Hi, Dario:
        
        
        Thanks for starting this topic. I have limited experience
          with industry, so I'll provide some input from the academia
          side. Please correct me if I am wrong.
        
        
        1. A real-time CPU scheduler would be great. That's
          actually the motivation that we started the RT-Xen project.
        
        
        The scheduling in a virtualized environments maps to a
          two-level scheduling hierarchy in real-time systems. We can
          use the hierarchical scheduling theories to provide formal
          analysis for it. One key assumption of these theories is a
          formally defined 'server' to represent the VCPUs. We
          implemented and compared different servers in RT-Xen. and
          published at:
        
        
        S. Xi, J. Wilson, C. Lu and C.D. Gill, RT-Xen: Towards
          Real-time Hypervisor Scheduling in Xen, ACM International
          Conference on Embedded Software (EMSOFT'11), October 2011.
        
        
        
        
          J. Lee, S. Xi, S. Chen, L.T.X. Phan, C. Gill, I. Lee, C. Lu
          and O. Sokolsky, Realizing Compositional Scheduling through
          Virtualization, IEEE Real-Time and Embedded Technology and
          Applications Symposium (RTAS'12), April 2012.
        
        
        
        
        
        2. An appropriate cache management scheme would be great.
        Current CPU architecture have both dedicated cache (usually
          L1 and L2) and shared cache (L3).
        
        
        a) For the dedicated cache, existing credit1 use
          partitioned scheduling with load-balancing; while credit2 use
          modified global scheduling with migration
          resistant/compensation. I think if the user runs
          cache-sensitive application, partitioned scheduler seems to be
          a better choice.
        
        
        b) For the shared cache, the 'noisy neighbor' problem where
          one guest OS just runs a cache-busy application and everybody
          hurts can happen. I have seen several papers try to solve it,
          but don't know whether they will be integrated into Xen or
          not. 
        <1> If there are multiple LLC, each shared by a
          subset of PCPUs, a dynamic cluster scheme is proposed in this
          paper:
        Min Lee, Karsten Schwan. "Region Scheduling: Efficiently Using
        the Cache Architectures via Page-level Affinity." ASPLOS 2012,
        London, UK, March 3-7, 2012.
        
          <2> If there is one large shared LLC, cache partition by
          domain seems a solution. These two papers have explored it:
        
        
        
        
        3. An deterministic network latency through Domain-0 would
          be great.
        Currently Xen does not support packet prioritization.
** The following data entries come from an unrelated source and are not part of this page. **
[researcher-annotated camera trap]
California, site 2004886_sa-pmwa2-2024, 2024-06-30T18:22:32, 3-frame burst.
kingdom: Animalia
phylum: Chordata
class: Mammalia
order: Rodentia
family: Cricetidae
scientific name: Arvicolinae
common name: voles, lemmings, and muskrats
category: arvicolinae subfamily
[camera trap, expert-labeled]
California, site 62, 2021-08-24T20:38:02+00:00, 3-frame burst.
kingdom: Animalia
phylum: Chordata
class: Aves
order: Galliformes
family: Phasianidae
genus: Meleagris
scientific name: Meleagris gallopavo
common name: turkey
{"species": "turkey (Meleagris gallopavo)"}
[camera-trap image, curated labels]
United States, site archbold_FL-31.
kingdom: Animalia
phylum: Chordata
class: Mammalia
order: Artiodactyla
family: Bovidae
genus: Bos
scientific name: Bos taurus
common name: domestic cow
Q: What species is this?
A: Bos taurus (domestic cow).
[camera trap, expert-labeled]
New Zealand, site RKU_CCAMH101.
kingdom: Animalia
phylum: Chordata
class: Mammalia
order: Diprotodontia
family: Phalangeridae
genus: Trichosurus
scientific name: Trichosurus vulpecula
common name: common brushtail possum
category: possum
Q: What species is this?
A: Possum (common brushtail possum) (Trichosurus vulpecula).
Users
          can achieve similar function by using the Linux Traffic
          Control Tool in Domain-0, but priority-inversion can still
          happen.
        
        
        We did some work on prioritizing inter-domain communication
          on Xen, and published at:
        S. Xi, C. Li, C. Lu and C. Gill, Prioritizing Local Inter-Domain
        Communication in Xen, ACM/IEEE International Symposium on
        Quality of Service (IWQoS'13), June 2013.
        
        
        We are working on the actual network traffic through NIC
          now.
        
        
        Thanks and I'd love to hear any
          feedback/comments/suggestions on RT-Xen.
        
        
        Sisu